После этого Урсула посмотрела в ту сторону, где сидел землемер, быстро подошла к нему и со слезами на глазах упала в его объятия.
Этот поступок произошел невольно, это предоставило мне случай быть свидетелем одной из тех сцен, которые так редко встречаются в жизни: юность в полном расцвете красоты искала поддержки на груди старика, черты лица которого уже поблекли от долгих и тяжелых лет жизни, проведенных в труде и заботах.
Самый поразительный контраст существовал между свежим и розовым личиком Урсулы и загорелым обветренным лицом землемера, между длинными русыми локонами молодой девушки и редкими клочками волос на голове старика, но этот контраст выражал собой что-то трогательное, поразительное. Так иногда в жизни, по необъяснимым законам природы, два, по-видимому совершенно разных человека привязываются друг к другу и как бы составляют одно целое, одно неделимое.

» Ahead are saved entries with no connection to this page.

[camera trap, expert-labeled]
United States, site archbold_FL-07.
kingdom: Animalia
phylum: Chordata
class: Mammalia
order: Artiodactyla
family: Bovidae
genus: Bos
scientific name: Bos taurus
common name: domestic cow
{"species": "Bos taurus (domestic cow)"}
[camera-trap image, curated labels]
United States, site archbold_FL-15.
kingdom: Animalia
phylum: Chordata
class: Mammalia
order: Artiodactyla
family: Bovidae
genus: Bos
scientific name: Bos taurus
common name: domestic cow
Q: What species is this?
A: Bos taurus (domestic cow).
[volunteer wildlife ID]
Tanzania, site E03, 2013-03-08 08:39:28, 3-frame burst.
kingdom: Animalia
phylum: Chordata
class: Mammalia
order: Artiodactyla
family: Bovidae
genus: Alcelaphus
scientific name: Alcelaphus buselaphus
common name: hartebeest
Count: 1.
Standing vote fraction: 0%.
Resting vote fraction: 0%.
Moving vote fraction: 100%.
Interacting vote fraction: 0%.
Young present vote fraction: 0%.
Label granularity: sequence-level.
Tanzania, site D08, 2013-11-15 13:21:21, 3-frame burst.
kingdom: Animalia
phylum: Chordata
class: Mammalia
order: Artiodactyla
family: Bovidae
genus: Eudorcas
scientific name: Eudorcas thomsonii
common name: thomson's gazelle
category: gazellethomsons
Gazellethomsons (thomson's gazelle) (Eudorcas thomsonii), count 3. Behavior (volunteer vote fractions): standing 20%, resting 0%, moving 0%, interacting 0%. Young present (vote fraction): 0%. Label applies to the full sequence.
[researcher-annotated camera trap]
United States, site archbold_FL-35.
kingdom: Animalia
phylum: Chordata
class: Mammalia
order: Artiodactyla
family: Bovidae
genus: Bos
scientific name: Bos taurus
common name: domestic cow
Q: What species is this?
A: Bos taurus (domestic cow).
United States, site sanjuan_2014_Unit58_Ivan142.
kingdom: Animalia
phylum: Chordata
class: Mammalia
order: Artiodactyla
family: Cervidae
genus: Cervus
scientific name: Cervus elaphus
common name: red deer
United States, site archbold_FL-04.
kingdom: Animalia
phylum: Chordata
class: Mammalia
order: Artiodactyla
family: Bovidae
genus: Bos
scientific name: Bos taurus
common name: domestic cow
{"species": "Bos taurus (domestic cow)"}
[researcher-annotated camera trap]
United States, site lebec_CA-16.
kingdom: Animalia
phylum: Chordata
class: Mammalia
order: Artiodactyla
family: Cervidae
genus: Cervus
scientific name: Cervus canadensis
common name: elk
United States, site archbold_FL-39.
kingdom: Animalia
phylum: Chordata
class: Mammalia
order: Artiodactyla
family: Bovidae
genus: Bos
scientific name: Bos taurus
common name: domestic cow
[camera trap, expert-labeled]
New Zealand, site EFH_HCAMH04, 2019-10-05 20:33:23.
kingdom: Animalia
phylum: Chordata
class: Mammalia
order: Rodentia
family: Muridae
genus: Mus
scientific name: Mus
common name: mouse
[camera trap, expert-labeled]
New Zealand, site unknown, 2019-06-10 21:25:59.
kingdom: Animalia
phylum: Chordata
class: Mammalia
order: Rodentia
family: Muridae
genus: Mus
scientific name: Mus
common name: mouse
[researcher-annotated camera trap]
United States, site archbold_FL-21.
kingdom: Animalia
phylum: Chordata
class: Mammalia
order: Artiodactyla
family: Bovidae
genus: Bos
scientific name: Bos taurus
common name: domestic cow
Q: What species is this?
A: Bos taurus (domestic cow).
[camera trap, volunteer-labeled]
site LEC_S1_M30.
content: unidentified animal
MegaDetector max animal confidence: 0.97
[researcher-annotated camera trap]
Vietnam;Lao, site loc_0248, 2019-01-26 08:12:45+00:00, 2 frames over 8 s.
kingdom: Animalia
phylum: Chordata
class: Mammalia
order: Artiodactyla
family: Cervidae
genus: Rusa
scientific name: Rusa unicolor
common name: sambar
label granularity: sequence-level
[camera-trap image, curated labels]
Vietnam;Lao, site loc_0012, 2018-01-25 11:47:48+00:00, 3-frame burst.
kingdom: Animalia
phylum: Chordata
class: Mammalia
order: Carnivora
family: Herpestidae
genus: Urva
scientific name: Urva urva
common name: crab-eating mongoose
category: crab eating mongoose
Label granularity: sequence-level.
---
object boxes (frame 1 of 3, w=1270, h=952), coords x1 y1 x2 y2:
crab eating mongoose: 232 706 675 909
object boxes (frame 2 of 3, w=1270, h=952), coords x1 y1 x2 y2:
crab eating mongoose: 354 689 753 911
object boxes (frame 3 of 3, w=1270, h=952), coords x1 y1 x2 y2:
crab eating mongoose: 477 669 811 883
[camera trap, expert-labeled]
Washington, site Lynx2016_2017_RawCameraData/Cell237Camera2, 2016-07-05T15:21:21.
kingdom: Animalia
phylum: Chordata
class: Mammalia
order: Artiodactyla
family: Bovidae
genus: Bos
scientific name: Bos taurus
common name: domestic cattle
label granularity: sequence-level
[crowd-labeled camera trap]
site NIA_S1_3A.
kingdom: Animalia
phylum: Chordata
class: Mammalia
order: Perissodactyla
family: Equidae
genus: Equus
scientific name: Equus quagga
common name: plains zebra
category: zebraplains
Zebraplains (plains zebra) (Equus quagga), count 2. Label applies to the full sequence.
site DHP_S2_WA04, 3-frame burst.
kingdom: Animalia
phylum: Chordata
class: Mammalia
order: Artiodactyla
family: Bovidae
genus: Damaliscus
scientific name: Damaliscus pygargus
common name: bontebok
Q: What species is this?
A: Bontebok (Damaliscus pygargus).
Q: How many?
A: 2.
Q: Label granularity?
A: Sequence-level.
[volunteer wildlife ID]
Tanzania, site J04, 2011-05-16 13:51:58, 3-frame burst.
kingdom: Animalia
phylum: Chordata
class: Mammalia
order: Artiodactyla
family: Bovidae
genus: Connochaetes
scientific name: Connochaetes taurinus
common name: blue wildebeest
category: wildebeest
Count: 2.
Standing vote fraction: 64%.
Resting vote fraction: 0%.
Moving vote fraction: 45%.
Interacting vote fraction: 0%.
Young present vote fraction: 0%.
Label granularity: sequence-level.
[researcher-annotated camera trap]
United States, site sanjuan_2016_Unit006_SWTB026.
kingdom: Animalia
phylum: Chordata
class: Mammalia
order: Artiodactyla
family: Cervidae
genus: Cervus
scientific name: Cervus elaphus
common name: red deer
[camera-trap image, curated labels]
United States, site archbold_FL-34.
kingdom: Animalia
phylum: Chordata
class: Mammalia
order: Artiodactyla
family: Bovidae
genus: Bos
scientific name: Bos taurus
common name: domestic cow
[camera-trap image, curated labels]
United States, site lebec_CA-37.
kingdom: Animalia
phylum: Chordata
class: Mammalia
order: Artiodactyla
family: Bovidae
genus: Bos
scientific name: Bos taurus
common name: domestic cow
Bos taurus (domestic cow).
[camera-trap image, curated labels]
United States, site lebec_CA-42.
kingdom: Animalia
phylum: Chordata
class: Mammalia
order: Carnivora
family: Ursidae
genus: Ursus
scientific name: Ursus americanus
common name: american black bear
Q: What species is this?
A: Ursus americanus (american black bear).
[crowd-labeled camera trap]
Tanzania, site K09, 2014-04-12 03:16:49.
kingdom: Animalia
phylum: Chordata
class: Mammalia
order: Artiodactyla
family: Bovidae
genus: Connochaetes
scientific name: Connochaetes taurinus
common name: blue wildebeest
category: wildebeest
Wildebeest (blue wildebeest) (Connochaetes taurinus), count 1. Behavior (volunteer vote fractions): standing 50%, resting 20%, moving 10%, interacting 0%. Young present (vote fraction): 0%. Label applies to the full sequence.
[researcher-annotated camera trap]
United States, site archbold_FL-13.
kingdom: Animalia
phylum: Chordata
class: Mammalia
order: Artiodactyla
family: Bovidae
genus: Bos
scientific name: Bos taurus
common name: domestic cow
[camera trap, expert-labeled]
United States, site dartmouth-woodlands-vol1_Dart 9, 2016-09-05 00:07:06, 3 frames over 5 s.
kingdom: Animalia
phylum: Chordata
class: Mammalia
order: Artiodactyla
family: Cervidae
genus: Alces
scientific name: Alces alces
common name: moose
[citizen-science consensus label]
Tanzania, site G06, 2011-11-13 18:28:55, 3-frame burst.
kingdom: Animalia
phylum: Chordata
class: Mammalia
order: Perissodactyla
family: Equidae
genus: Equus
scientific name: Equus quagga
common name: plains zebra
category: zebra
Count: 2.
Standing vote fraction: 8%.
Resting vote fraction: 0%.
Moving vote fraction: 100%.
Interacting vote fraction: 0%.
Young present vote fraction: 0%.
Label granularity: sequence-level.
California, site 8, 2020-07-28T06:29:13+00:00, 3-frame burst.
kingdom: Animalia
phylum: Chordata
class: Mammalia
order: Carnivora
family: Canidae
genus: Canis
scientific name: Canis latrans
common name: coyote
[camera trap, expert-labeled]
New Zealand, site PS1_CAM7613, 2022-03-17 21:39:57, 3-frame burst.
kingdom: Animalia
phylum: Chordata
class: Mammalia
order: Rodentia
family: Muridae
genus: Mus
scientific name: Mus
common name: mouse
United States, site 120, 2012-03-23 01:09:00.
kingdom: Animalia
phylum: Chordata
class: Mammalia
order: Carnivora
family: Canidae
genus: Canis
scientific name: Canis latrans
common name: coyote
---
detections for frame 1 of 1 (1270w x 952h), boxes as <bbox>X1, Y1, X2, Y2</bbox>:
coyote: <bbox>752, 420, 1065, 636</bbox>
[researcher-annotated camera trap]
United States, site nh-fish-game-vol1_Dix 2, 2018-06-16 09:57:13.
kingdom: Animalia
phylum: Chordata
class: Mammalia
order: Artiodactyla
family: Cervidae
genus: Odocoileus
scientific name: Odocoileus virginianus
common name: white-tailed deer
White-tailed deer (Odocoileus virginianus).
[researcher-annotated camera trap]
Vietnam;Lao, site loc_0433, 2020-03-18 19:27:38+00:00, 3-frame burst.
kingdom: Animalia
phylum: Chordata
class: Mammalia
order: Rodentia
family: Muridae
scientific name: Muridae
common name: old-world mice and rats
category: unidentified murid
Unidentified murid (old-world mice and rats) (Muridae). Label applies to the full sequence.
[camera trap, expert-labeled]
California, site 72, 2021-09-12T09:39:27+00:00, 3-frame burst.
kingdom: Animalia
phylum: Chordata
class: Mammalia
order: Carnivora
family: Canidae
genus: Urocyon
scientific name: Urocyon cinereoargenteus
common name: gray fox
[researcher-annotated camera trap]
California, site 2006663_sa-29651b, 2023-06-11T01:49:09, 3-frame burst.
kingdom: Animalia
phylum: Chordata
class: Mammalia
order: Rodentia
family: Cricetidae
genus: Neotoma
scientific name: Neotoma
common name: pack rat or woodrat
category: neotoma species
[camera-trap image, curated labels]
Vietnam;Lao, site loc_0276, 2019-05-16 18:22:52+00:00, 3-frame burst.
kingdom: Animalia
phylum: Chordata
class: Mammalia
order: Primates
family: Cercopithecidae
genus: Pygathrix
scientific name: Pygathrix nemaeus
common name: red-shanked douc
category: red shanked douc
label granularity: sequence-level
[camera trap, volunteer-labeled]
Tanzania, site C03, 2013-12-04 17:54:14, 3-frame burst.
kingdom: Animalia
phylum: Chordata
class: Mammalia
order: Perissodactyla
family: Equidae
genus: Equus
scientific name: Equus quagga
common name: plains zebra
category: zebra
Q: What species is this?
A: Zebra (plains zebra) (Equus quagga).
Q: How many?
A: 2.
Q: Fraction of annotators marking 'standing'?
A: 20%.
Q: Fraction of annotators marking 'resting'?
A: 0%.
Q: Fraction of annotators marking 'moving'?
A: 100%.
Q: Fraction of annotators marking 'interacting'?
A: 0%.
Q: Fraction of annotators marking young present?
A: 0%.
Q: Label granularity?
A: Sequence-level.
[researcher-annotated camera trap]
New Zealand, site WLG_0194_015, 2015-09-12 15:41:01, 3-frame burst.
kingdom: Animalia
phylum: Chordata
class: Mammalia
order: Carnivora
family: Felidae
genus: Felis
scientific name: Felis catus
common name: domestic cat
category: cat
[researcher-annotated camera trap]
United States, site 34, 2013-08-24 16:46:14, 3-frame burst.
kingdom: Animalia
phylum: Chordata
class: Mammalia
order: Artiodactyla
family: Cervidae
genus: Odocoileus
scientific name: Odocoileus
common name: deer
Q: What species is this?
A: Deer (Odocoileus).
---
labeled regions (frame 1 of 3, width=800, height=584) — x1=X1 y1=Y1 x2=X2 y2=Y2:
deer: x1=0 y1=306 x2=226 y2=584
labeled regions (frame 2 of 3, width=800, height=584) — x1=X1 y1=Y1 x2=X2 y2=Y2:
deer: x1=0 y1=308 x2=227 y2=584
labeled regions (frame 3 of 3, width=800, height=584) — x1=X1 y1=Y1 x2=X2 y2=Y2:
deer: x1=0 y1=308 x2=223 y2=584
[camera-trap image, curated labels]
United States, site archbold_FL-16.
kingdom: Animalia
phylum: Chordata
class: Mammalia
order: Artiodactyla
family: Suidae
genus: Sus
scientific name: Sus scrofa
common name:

Впрочем, Урсула только на одну минуту поддалась влиянию своих чувств. Несмотря на жизнь, проведенную в лесах, она в первый раз попала в подобное собрание, где главную роль играли скваттеры, эти дикие приверженцы свободы, живущие среди обширных, непроходимых лесов, дубрав североамериканских штатов.
И тем не менее, я никогда раньше не видел ее более прекрасной, чем в эту минуту. Кэт и сама Присцилла Бэйярд должны были бы отдать ей пальму первенства, несмотря на то, что сама судьба им предоставила намного больше преимуществ. Они не подвергались влияниям непогоды, как Урсула, не испытывали, подобно ей, что значит быть под дождем, не находя вокруг себя защиты и убежища от грозы, не знали скитаний в жизни по девственным лесам, и, наконец, могли пользоваться роскошными туалетами…
Роскошные туалеты вообще не были доступны Урсуле…
Мильакр наблюдал ревнивым взглядом за всеми движения Урсулы, сидел молча, чтобы остановить порыв ее чувствительного состояния. Освободившись из объятий своего дяди, молодая девушка села на скамью, которую я пододвинул к ней, так что она могла занять место рядом с землемером. За это мне было заплачено нежной улыбкой, возбудившей, как я заметил, негодование в старом скваттере, который мрачно нахмурил брови. Я понял, что нужно быть осторожным, чтобы еще больше не обострить опасность.